In [1]:
import altair as alt

import pandas as pd

import warnings
warnings.filterwarnings('ignore')

from IPython.utils import io

In [2]:
import os
os.chdir('../../../')

### Get averaged escape scores for main HK/19 cohorts

In [3]:
# define samples in each age cohort
ped_sera = [3944, 2389, 2323, 2388, 3973, 4299, 4584, 2367]
teen_sera = [2350, 2365, 2380, 2382, 3866, 3856, 3857, 3862]
adult_sera = ['33C', '34C', '197C', '199C', '215C', '210C', '74C', '68C', '150C', '18C']

# get list of lists for samples divided by age group
serum_lists = [ped_sera, teen_sera, adult_sera]
age_cohorts = ['2-5 years', '15-20 years', '40-45 years']

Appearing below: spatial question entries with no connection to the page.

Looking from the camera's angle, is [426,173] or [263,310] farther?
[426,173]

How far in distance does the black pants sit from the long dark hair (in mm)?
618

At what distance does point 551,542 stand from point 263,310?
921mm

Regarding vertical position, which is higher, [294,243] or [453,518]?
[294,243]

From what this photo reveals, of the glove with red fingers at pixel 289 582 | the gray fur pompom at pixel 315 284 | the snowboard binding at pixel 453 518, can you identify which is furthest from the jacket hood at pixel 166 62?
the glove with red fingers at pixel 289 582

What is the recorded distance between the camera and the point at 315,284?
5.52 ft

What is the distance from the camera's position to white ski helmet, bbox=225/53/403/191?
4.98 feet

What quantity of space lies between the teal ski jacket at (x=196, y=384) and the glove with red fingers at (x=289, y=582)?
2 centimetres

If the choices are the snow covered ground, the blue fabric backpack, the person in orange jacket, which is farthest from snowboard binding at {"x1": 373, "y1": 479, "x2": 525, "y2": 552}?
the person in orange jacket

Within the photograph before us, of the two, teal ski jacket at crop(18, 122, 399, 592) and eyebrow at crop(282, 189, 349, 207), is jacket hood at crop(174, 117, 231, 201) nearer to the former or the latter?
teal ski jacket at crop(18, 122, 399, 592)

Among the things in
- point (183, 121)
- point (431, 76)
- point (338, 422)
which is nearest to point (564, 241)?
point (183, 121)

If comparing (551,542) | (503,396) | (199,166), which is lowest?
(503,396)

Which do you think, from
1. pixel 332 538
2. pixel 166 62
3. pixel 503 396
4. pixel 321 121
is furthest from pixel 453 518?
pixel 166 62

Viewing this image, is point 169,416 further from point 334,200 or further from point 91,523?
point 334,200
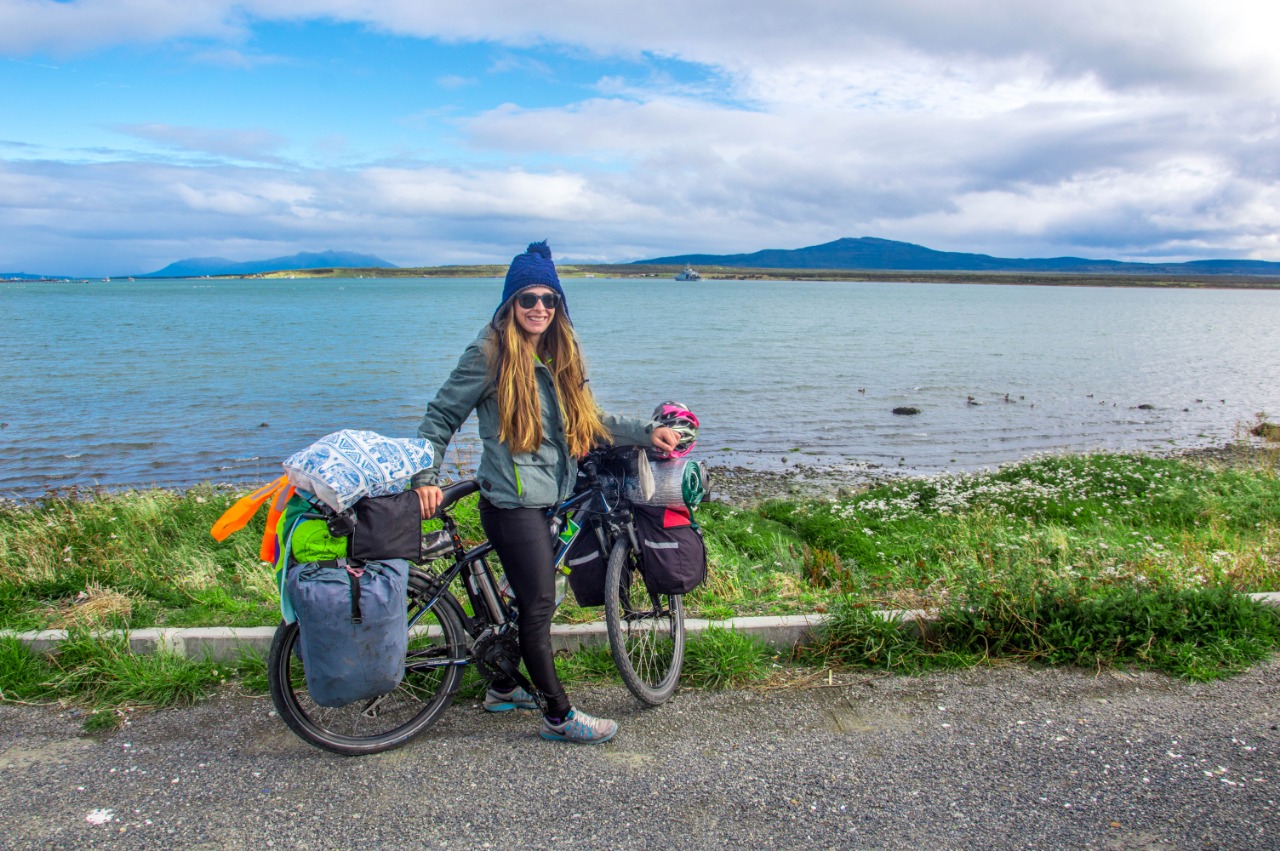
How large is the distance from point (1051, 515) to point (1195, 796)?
7774 millimetres

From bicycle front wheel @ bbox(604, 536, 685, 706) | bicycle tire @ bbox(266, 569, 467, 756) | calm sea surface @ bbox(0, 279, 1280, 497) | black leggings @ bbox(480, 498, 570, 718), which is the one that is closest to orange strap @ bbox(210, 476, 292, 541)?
bicycle tire @ bbox(266, 569, 467, 756)

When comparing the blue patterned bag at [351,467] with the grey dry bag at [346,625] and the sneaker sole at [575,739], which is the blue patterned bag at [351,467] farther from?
the sneaker sole at [575,739]

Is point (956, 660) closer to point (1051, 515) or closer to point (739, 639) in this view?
point (739, 639)

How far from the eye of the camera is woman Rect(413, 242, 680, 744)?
380 cm

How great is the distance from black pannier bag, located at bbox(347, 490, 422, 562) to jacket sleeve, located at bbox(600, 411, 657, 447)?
108 cm

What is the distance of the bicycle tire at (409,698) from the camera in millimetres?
A: 3742

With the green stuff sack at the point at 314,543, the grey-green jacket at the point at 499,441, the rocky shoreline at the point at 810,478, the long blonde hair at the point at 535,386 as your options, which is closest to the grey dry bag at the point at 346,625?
the green stuff sack at the point at 314,543

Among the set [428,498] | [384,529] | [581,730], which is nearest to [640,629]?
[581,730]

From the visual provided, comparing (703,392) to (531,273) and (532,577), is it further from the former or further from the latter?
(532,577)

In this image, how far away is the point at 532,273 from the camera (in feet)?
12.8

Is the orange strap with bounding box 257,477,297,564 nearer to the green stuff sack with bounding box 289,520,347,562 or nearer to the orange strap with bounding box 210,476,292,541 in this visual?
the orange strap with bounding box 210,476,292,541

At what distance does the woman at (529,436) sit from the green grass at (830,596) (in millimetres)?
756

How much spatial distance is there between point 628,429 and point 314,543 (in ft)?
5.01

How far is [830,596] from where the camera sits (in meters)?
5.36
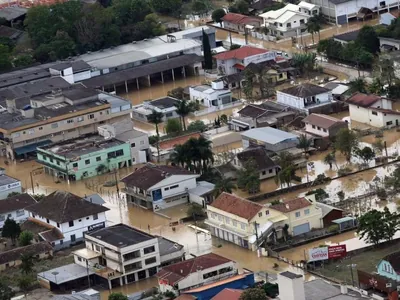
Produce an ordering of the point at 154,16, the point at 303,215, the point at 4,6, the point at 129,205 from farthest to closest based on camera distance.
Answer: the point at 4,6 → the point at 154,16 → the point at 129,205 → the point at 303,215

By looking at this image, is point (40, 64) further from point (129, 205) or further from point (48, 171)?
point (129, 205)

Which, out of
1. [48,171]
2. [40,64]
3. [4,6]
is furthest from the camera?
[4,6]

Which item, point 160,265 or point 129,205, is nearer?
point 160,265

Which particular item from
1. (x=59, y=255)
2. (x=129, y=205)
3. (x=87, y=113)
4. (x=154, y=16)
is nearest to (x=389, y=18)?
(x=154, y=16)

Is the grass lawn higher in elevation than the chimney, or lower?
lower

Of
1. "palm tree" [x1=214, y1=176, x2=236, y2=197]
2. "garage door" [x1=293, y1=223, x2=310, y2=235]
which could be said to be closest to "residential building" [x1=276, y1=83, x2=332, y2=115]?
"palm tree" [x1=214, y1=176, x2=236, y2=197]

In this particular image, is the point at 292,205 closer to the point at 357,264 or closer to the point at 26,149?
the point at 357,264

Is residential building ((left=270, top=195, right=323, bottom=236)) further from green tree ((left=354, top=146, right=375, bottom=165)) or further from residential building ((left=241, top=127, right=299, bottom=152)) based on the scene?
residential building ((left=241, top=127, right=299, bottom=152))
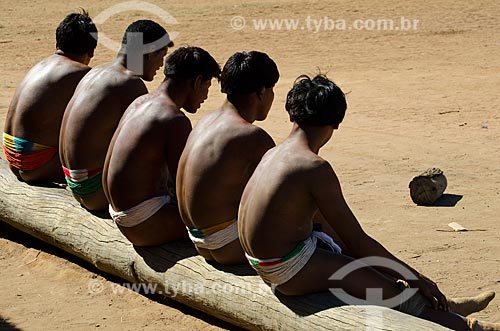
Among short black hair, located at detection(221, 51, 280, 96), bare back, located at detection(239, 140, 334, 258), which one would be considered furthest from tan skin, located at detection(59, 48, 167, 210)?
bare back, located at detection(239, 140, 334, 258)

# adjust this if we want more stringent filtering
min_times_seen = 3
min_func_score = -1.38

df_list = []

i = 0 # for looping across age cohort definitions

for list in serum_lists:
    for serum in list:
        # reading in values from averaged libA and libB models
        avg_df = pd.read_csv(f'results/antibody_escape/{serum}_avg.csv'
                            ).query(f"`times_seen` >= {min_times_seen}")
        
        avg_df = avg_df[['site', 'wildtype', 'mutant', 'escape_mean']]

        avg_df = avg_df.rename(columns={'escape_mean': 'escape'})
        
        serum = str(serum) # ped / teen sera automatically read as ints
        avg_df['serum'] = serum
        avg_df['cohort'] = age_cohorts[i]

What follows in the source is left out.